First Story Toronto: from collection to community to collections again  
Cara Krmpotich (University of Toronto) Heather Howard (Michigan State University)

Paper short abstract:

This paper traces a collection from the Anglican Church to one of Canada’s oldest and largest urban aboriginal organizations. Reconnecting aboriginal seniors with this community collection has sparked interest in museums and encourages museums to explore notions of "access" and "source community".

Paper long abstract:

"First Story Toronto," a community organization dedicated to the aboriginal history of Toronto, Canada, is steward to a collection of items mostly made and collected during the 20th century. With origins in the Anglican Church Women's Association, the collection reflects a time where policies and actions of the state and churches internalized colonial processes within Canada. Yet the donation of the ACW's collection to a Native woman and housing advocate in 1976 also shows signs of counter-colonial actions. Throughout the 1980s and 90s, collections were amassed at the Native Canadian Centre of Toronto (NCCT): the ACW material, plus fine art, photographic and archival materials, oral history recordings, and additional craft items. First Story Toronto was co-founded in the 1990s by a Native historian and activist and an ethnohistorian (co-author Howard), who sought to develop history-focused programming at the NCCT that integrated the collections.

- **Information supplied**:
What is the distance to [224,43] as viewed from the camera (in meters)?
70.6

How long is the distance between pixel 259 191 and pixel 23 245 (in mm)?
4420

- **Task list**:
1. According to the abstract on First Story Toronto, in what year was the Anglican Church Women's Association collection donated to a Native woman and housing advocate?
2. Return the passage of the abstract on First Story Toronto that begins at the words "First Story Toronto: from" and stops after "(Michigan State University)".
The lines above have nothing to do with the abstract.

- **Results of the tasks**:
1. 1976

2.
First Story Toronto: from collection to community to collections again  
Cara Krmpotich (University of Toronto) Heather Howard (Michigan State University)